━━━ Extrait

Philippe Crevel : Les circonstances économiques ont fortement pesé sur le quinquennat de Nicolas Sarkozy du fait de la grande récession de 2008-2009 tandis que François Hollande a hérité de la fin de la crise européenne de 2011-2012. Ainsi, le quinquennat de Nicolas Sarkozy est un quinquennat sur fond de crise économique centenaire quand celui de François Hollande est post-crise. 

Au niveau fiscal, les deux présidents ont agi différemment. Dans un premier temps, Nicolas Sarkozy a plutôt voulu réduire la fiscalité à travers notamment la défiscalisation des heures supplémentaires, la réduction des droits de succession et de donation et à travers des mesures de relance par la fiscalité. A l'inverse, François Hollande a alourdi fortement les impôts au début de son quinquennat : hausse de l'impôt sur le revenu, hausse de la TVA, hausse des cotisations retraite, imposition du capital selon les mêmes règles que le travail. Ce choc fiscal a été majeur -plus d'une trentaine de milliards d'euros sur les ménages-.

━━━━━━

Consigne A:
Recopiez intégralement l'extrait sur la fiscalité des quinquennats de Nicolas Sarkozy et de François Hollande, sans rien y changer.

━━━ Relevé

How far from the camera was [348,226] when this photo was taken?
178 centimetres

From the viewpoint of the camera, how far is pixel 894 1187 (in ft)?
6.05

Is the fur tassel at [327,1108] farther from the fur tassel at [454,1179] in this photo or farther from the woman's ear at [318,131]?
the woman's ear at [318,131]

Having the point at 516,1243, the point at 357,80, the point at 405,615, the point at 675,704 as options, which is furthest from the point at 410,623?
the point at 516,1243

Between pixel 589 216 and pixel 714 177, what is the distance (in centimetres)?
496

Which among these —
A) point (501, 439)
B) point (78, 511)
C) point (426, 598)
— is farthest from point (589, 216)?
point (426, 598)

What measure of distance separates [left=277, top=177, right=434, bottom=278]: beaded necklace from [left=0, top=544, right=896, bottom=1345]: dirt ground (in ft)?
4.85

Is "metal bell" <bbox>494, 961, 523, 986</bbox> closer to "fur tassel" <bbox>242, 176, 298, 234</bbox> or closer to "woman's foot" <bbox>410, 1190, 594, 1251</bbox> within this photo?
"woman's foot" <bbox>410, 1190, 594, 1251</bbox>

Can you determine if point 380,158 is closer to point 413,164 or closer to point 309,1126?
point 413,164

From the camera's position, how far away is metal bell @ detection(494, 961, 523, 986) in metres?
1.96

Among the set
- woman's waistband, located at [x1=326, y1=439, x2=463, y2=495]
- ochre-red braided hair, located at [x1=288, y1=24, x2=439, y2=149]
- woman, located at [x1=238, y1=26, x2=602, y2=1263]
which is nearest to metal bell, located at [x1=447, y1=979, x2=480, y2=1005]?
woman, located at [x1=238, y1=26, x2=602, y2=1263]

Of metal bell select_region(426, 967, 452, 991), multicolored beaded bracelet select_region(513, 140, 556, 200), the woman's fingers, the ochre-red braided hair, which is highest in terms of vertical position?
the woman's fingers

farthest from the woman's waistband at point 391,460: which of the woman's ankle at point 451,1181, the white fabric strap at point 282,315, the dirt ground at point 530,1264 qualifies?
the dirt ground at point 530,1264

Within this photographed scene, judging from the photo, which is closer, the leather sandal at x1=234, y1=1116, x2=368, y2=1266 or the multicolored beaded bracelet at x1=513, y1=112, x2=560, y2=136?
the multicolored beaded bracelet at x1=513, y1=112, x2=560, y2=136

━━━━━━

Consigne B:
Dans les enregistrements, reproduisez la partie qui va de la ligne contenant "Within this photographed" jusqu'à la fin, incluses les deux bornes. Remplacez "leather sandal" par "rubber sandal" et laissez tout le reste à l'identique.

Résultat attendu A:
Philippe Crevel : Les circonstances économiques ont fortement pesé sur le quinquennat de Nicolas Sarkozy du fait de la grande récession de 2008-2009 tandis que François Hollande a hérité de la fin de la crise européenne de 2011-2012. Ainsi, le quinquennat de Nicolas Sarkozy est un quinquennat sur fond de crise économique centenaire quand celui de François Hollande est post-crise. 

Au niveau fiscal, les deux présidents ont agi différemment. Dans un premier temps, Nicolas Sarkozy a plutôt voulu réduire la fiscalité à travers notamment la défiscalisation des heures supplémentaires, la réduction des droits de succession et de donation et à travers des mesures de relance par la fiscalité. A l'inverse, François Hollande a alourdi fortement les impôts au début de son quinquennat : hausse de l'impôt sur le revenu, hausse de la TVA, hausse des cotisations retraite, imposition du capital selon les mêmes règles que le travail. Ce choc fiscal a été majeur -plus d'une trentaine de milliards d'euros sur les ménages-.

Résultat attendu B:
Within this photographed scene, judging from the photo, which is closer, the rubber sandal at x1=234, y1=1116, x2=368, y2=1266 or the multicolored beaded bracelet at x1=513, y1=112, x2=560, y2=136?
the multicolored beaded bracelet at x1=513, y1=112, x2=560, y2=136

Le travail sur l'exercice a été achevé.